High Performance Tor Experimentation from the Magic of Dynamic ELFs
Justin Tracey, University of Waterloo; Rob Jansen, U.S. Naval Research Laboratory; Ian Goldberg, University of Waterloo
The Tor anonymous communication network and Bitcoin financial transaction network are examples of security applications with significant risk to user privacy if they fail to perform as expected. Experimentation on private instances of these networks is therefore a popular means to design, develop, and test improvements before deploying them to real users. In particular, the Shadow discrete-event network simulator is one of the most popular tools for conducting safe and ethical Tor research. In this paper, we analyze Shadow's design and find significant performance bottlenecks in its logging and work scheduling systems stemming from its representation of simulated processes and its use of a globally shared process namespace.
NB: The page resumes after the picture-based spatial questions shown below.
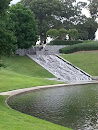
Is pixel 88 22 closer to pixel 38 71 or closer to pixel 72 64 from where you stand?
pixel 72 64

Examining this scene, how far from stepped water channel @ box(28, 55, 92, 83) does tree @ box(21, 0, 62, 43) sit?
863 inches

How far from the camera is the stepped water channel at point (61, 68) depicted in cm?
4250

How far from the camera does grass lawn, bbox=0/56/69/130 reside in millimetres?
12227

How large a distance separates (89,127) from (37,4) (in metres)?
63.3

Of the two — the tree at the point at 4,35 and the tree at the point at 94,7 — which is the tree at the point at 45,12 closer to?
the tree at the point at 94,7

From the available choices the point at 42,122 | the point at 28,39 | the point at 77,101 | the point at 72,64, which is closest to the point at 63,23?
the point at 28,39

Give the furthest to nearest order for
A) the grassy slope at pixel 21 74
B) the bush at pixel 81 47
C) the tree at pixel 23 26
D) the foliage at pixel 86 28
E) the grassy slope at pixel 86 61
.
Answer: the foliage at pixel 86 28
the bush at pixel 81 47
the tree at pixel 23 26
the grassy slope at pixel 86 61
the grassy slope at pixel 21 74

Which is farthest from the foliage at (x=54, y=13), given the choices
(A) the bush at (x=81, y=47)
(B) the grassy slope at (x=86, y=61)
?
(B) the grassy slope at (x=86, y=61)

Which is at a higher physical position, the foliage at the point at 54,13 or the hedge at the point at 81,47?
the foliage at the point at 54,13

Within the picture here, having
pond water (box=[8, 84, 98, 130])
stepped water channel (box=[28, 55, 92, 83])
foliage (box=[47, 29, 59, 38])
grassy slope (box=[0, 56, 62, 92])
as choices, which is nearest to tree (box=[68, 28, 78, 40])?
foliage (box=[47, 29, 59, 38])

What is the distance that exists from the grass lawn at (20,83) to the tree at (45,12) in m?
22.2

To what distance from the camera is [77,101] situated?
21141 mm

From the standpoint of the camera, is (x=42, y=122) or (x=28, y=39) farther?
(x=28, y=39)

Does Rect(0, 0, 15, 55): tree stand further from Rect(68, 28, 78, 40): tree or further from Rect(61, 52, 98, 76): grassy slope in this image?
Rect(68, 28, 78, 40): tree
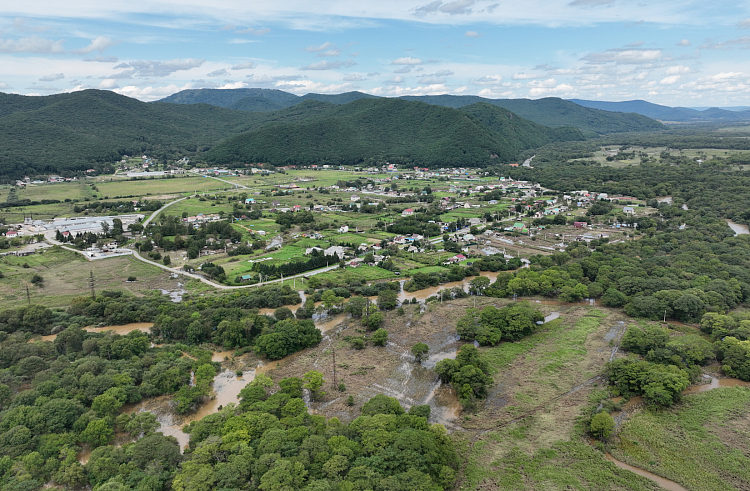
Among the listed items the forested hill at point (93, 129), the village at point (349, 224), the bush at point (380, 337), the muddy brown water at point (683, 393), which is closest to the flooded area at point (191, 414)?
the bush at point (380, 337)

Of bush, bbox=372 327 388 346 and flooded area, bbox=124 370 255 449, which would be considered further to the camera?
bush, bbox=372 327 388 346

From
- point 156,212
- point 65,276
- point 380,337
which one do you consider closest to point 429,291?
point 380,337

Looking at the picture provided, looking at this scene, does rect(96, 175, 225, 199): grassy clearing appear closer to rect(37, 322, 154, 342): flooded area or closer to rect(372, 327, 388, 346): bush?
rect(37, 322, 154, 342): flooded area

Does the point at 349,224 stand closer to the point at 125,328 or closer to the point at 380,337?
the point at 125,328

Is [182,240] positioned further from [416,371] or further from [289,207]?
[416,371]

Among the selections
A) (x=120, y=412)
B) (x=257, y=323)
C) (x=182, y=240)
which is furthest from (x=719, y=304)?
(x=182, y=240)

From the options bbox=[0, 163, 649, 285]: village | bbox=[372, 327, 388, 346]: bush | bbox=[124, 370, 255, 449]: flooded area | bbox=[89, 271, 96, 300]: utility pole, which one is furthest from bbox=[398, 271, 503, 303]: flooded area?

We design, implement, and empirically evaluate new algorithms that replace each of these components. We find that our improvements reduce Shadow run time by as much as 31% in synthetic benchmarks over a variety of conditions, and by as much as 73% over small and large experimental Tor networks. Our improvements have been merged into Shadow release v1.12.0 to the benefit of the security and privacy communities.